• [WORK INSTRUCTIONS] Please copy the listing below word for word, omitting the pictures.

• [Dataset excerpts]
◇ ◇ ◇
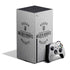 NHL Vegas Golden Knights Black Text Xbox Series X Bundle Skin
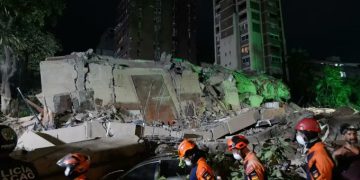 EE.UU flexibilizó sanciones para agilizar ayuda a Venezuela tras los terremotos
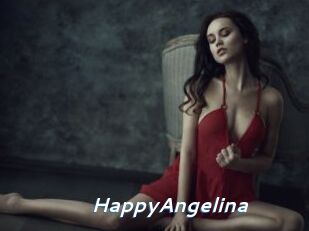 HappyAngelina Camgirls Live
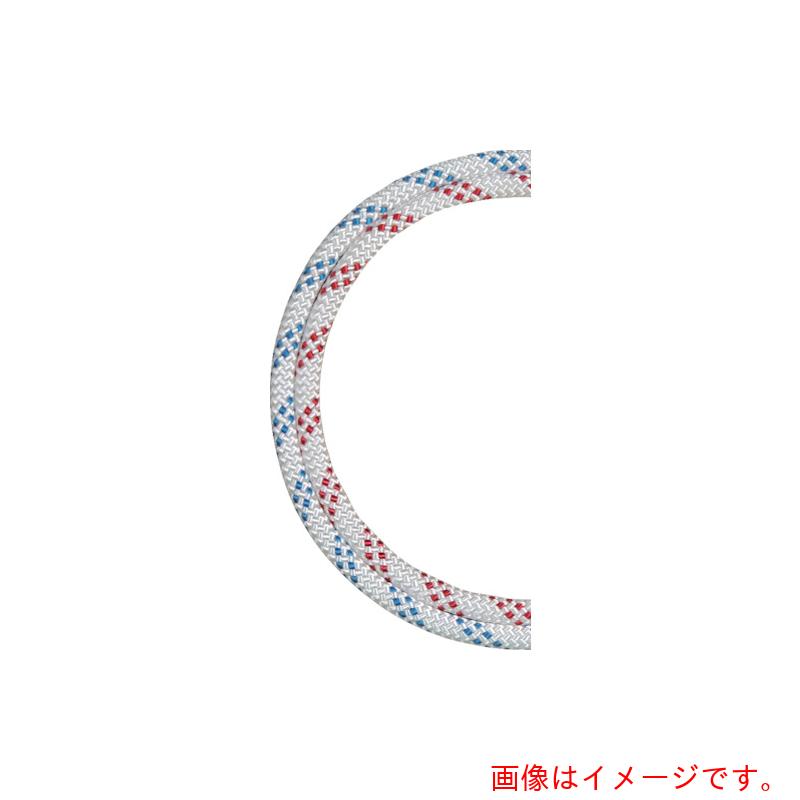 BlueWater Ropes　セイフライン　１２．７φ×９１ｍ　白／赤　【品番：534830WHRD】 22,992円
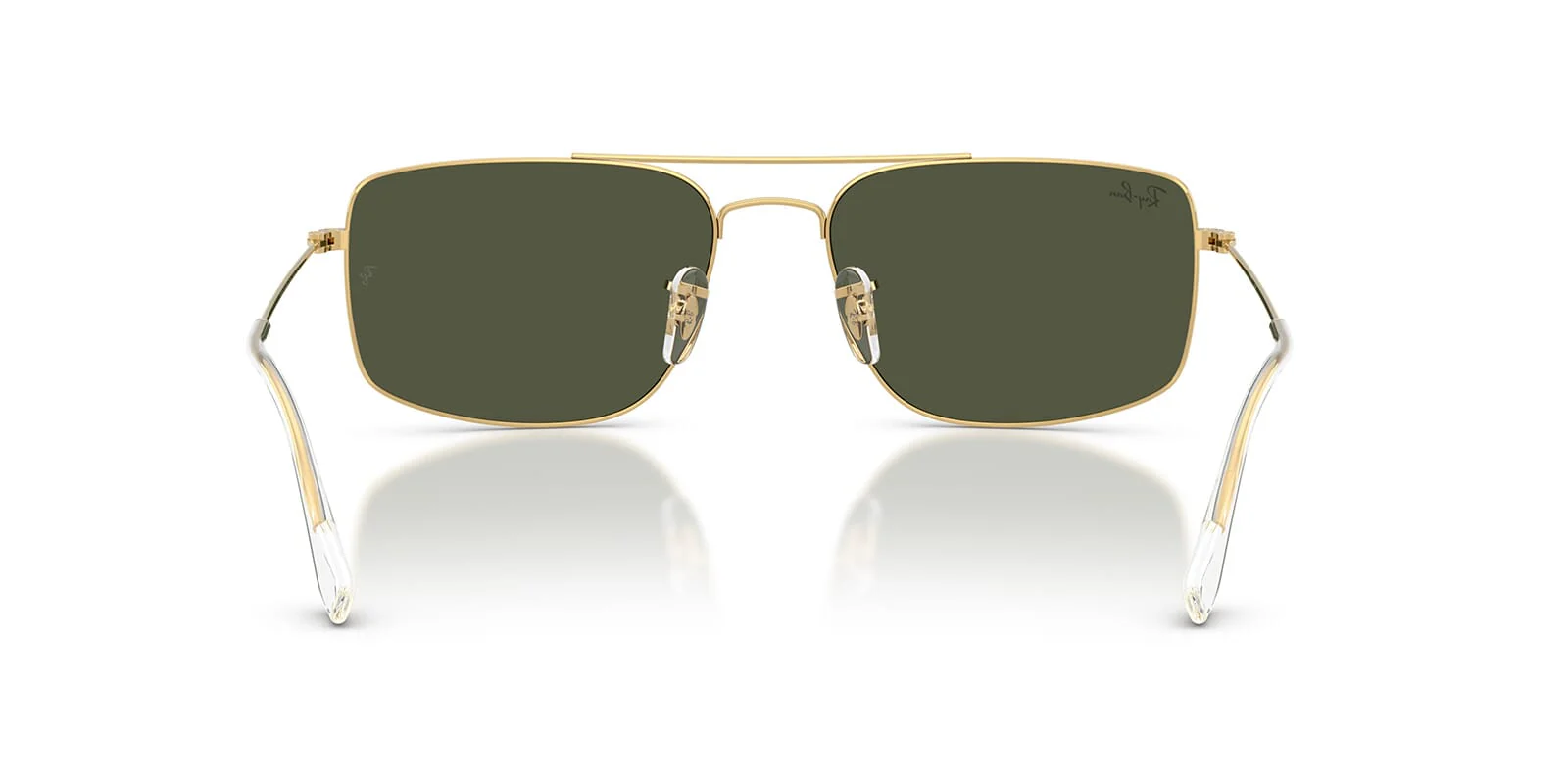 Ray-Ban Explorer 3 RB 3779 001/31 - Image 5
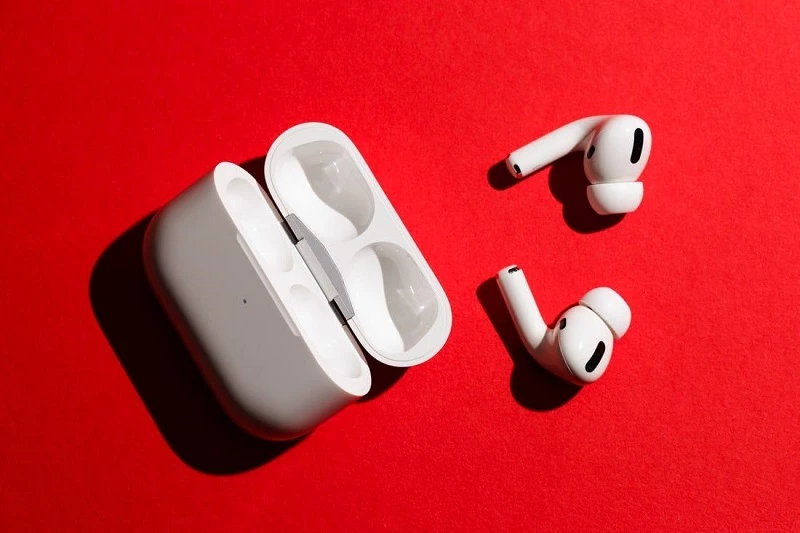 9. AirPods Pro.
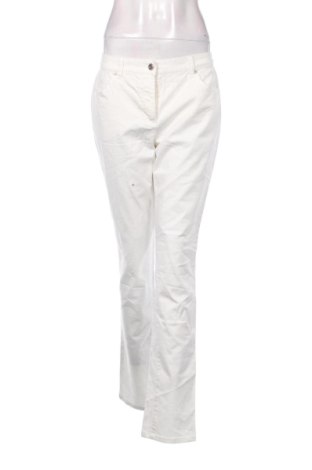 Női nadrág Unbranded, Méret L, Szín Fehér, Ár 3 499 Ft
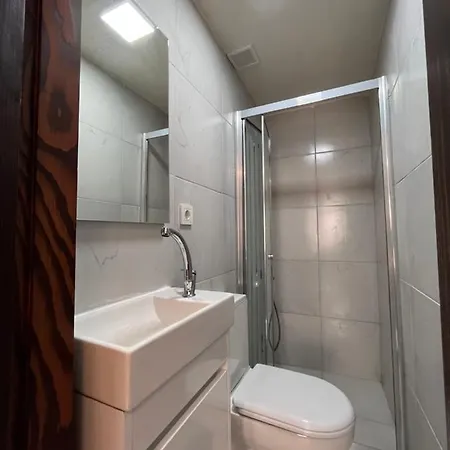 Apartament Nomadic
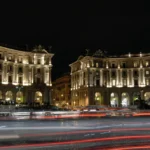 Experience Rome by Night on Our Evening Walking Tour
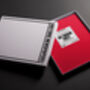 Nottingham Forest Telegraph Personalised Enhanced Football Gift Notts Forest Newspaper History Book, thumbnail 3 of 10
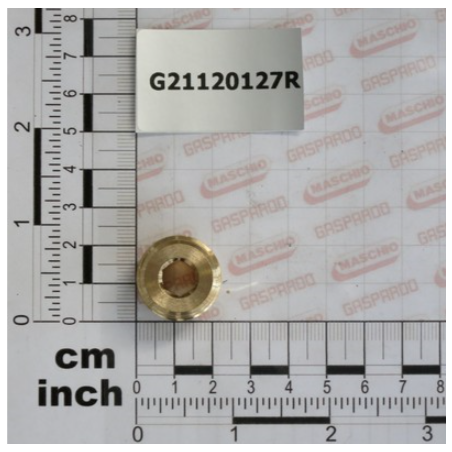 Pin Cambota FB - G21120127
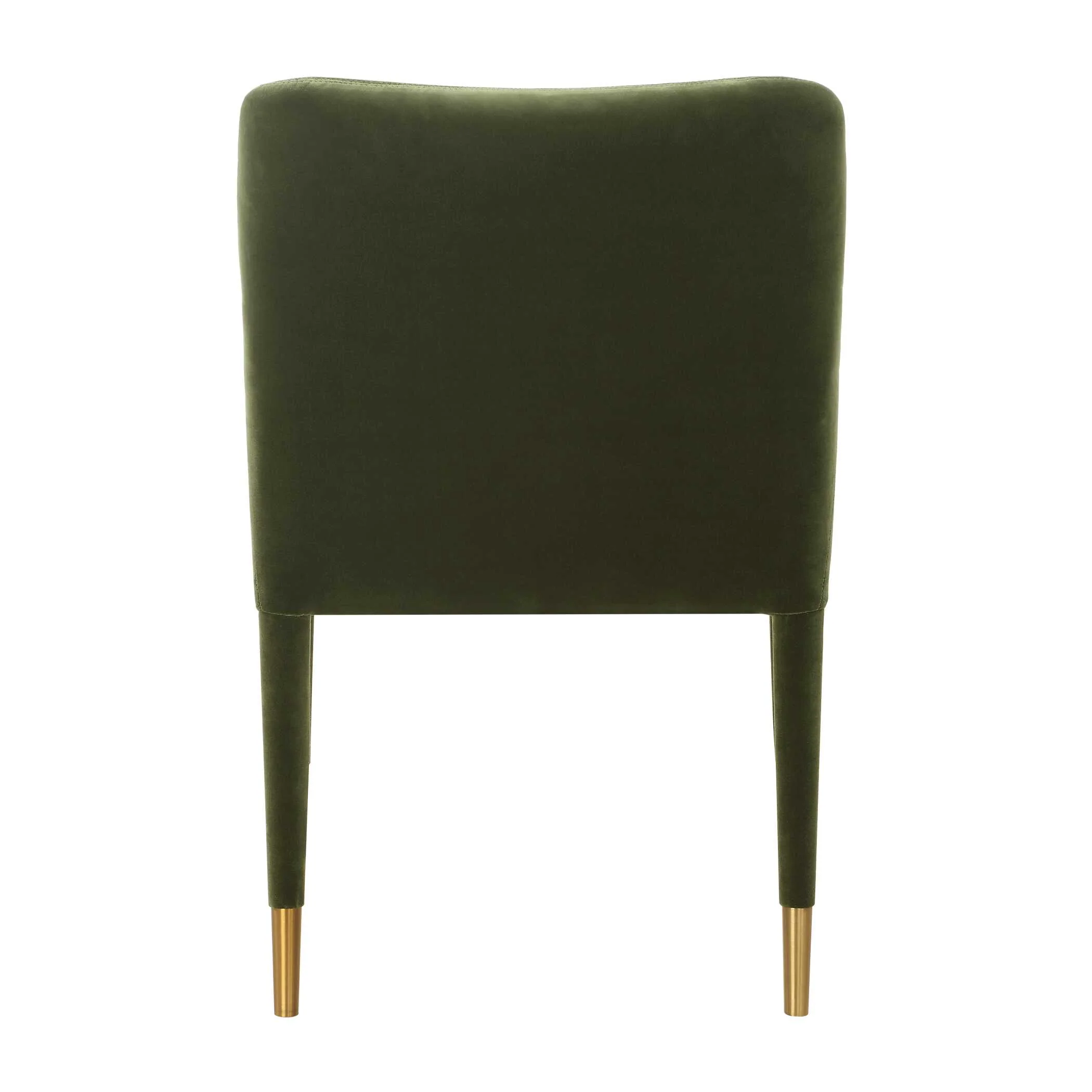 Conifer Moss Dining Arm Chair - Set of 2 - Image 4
◇ ◇ ◇
• [TASK RESPONSE]
 NHL Vegas Golden Knights Black Text Xbox Series X Bundle Skin
 EE.UU flexibilizó sanciones para agilizar ayuda a Venezuela tras los terremotos
 HappyAngelina Camgirls Live
 BlueWater Ropes　セイフライン　１２．７φ×９１ｍ　白／赤　【品番：534830WHRD】 22,992円
 Ray-Ban Explorer 3 RB 3779 001/31 - Image 5
 9. AirPods Pro.
 Női nadrág Unbranded, Méret L, Szín Fehér, Ár 3 499 Ft
 Apartament Nomadic
 Experience Rome by Night on Our Evening Walking Tour
 Nottingham Forest Telegraph Personalised Enhanced Football Gift Notts Forest Newspaper History Book, thumbnail 3 of 10
 Pin Cambota FB - G21120127
 Conifer Moss Dining Arm Chair - Set of 2 - Image 4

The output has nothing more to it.